DÉCLARATION de l’ACADÉMIE FRANÇAISE

sur l'ÉCRITURE

dite « INCLUSIVE »

adoptée à l’unanimité de ses membres dans la séance du jeudi 26 octobre 2017

Prenant acte de la diffusion d’une « écriture inclusive » qui prétend s’imposer comme norme, l’Académie française élève à l’unanimité une solennelle mise en garde. La multiplication des marques orthographiques et syntaxiques qu’elle induit aboutit à une langue désunie, disparate dans son expression, créant une confusion qui confine à l’illisibilité. On voit mal quel est l’objectif poursuivi et comment il pourrait surmonter les obstacles pratiques d’écriture, de lecture – visuelle ou à voix haute – et de prononciation. Cela alourdirait la tâche des pédagogues. Cela compliquerait plus encore celle des lecteurs.

Plus que toute autre institution, l’Académie française est sensible aux évolutions et aux innovations de la langue, puisqu’elle a pour mission de les codifier. En cette occasion, c’est moins en gardienne de la norme qu’en garante de l’avenir qu’elle lance un cri d’alarme : devant cette aberration « inclusive », la langue française se trouve désormais en péril mortel, ce dont notre nation est dès aujourd’hui comptable devant les générations futures.

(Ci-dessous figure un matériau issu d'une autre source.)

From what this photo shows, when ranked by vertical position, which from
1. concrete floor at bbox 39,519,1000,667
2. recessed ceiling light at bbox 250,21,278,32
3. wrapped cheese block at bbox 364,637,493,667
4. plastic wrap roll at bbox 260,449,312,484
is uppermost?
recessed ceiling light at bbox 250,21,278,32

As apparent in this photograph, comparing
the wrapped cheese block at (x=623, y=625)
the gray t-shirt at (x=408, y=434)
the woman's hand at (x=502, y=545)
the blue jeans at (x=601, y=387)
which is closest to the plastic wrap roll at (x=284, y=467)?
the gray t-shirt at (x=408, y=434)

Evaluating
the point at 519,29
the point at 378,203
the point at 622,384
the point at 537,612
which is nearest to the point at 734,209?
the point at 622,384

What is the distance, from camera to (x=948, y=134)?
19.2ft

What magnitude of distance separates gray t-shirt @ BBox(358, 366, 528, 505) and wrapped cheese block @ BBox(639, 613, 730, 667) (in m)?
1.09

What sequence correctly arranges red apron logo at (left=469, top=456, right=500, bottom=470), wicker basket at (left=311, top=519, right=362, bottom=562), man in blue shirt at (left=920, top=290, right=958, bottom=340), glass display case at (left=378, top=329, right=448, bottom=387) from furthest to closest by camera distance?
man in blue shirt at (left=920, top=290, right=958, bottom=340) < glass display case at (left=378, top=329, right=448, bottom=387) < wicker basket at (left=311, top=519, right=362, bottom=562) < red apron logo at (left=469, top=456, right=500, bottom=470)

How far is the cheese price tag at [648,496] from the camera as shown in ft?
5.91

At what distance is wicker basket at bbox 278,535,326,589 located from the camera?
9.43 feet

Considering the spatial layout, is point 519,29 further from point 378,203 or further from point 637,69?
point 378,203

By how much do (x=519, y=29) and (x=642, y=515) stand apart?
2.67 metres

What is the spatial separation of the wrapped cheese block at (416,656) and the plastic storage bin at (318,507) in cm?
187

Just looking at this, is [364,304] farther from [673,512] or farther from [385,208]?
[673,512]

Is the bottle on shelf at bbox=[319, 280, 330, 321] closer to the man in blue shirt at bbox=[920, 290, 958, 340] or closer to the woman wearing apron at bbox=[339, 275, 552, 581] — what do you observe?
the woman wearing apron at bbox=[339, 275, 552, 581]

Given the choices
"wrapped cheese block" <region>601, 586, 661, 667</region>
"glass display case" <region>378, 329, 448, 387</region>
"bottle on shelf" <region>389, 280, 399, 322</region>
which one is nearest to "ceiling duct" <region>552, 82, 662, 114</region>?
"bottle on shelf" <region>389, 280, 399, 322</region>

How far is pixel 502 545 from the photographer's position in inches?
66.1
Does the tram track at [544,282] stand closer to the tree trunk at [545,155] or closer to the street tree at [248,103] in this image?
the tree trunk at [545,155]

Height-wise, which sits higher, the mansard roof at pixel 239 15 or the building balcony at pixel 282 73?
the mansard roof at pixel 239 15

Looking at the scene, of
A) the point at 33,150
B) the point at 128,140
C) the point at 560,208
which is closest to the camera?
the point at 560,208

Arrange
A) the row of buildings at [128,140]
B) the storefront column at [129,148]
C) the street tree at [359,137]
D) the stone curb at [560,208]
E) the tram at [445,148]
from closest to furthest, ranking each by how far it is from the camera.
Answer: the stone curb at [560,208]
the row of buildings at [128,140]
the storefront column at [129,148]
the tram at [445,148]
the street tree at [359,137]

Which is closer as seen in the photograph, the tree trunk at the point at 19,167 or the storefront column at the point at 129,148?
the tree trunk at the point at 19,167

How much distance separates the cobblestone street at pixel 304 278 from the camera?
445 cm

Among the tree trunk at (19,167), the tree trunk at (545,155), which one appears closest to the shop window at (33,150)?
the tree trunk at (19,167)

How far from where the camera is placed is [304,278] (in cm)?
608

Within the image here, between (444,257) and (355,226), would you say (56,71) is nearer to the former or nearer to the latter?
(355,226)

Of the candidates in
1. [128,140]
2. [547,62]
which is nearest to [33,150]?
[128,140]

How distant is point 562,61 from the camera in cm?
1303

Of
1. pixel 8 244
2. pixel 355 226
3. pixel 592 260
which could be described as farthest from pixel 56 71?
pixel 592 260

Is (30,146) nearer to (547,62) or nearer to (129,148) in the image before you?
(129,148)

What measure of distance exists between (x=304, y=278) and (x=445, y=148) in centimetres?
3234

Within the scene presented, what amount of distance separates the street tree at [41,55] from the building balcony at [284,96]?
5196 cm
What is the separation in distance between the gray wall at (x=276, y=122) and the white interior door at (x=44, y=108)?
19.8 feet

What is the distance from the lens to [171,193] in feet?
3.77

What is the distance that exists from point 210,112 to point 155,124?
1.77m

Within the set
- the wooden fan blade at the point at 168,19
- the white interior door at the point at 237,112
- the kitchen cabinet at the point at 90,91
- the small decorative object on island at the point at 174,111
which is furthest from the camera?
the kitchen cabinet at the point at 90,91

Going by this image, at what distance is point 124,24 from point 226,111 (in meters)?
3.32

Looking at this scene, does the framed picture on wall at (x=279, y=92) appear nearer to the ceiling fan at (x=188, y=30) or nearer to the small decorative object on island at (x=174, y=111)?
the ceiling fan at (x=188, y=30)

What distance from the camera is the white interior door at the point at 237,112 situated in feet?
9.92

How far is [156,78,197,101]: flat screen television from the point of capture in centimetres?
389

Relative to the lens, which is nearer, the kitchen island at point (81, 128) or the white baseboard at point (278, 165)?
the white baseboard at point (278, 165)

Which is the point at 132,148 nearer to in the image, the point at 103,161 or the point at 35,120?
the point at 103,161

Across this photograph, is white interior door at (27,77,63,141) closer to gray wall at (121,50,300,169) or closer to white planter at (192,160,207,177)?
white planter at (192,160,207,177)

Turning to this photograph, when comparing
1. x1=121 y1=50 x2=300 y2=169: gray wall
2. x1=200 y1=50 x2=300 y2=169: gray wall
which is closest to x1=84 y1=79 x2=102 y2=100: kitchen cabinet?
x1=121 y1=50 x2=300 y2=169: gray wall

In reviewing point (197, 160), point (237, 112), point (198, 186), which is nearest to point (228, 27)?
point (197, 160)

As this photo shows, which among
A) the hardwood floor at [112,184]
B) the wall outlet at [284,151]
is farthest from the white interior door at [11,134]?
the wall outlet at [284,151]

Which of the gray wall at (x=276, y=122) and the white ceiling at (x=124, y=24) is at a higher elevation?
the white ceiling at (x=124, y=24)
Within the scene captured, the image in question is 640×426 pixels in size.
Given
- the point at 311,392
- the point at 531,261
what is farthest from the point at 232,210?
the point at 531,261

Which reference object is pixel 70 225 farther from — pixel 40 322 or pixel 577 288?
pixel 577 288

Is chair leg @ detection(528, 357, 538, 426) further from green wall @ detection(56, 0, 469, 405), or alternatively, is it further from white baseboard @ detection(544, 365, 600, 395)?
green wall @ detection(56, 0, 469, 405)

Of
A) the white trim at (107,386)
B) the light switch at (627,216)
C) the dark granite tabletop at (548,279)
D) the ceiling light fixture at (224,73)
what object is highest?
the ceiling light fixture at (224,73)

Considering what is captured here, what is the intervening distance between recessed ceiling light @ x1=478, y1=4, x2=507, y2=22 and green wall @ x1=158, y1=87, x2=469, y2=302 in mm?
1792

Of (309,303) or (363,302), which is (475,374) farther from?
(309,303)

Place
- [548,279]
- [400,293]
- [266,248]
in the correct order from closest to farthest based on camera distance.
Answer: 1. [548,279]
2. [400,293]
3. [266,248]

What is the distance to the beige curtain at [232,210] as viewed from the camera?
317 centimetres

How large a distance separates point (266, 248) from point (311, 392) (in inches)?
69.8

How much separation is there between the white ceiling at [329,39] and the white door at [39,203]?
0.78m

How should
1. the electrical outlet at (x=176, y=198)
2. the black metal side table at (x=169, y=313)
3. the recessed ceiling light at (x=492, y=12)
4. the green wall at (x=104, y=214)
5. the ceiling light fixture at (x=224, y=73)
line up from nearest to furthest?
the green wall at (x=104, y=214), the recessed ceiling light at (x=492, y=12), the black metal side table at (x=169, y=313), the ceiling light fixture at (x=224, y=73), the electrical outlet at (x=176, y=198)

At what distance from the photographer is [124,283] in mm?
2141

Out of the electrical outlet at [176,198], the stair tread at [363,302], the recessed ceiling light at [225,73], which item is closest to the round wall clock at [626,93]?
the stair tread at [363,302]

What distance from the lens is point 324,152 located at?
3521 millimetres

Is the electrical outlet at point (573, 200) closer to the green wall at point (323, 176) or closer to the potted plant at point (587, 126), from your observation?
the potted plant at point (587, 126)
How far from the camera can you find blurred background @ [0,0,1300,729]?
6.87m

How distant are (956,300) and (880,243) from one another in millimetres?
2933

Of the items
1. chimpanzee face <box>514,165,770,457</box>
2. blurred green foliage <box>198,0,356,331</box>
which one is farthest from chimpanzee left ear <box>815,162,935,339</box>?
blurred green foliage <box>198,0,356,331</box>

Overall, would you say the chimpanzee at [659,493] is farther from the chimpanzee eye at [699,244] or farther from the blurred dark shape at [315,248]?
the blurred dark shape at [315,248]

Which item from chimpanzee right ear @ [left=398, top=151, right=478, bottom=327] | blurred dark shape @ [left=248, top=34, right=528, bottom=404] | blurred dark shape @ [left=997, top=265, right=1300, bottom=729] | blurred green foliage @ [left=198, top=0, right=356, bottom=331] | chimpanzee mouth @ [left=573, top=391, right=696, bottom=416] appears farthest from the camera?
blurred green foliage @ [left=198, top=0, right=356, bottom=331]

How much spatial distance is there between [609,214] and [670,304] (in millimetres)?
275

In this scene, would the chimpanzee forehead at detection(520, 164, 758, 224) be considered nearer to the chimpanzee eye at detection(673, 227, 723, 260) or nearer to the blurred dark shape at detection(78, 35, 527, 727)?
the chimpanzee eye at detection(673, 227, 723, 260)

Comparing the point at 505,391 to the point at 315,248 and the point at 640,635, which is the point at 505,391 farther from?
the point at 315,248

Il est déjà difficile d’acquérir une langue, qu’en sera-t-il si l’usage y ajoute des formes secondes et altérées ? Comment les générations à venir pourront-elles grandir en intimité avec notre patrimoine écrit ? Quant aux promesses de la francophonie, elles seront anéanties si la langue française s’empêche elle-même par ce redoublement de complexité, au bénéfice d’autres langues qui en tireront profit pour prévaloir sur la planète.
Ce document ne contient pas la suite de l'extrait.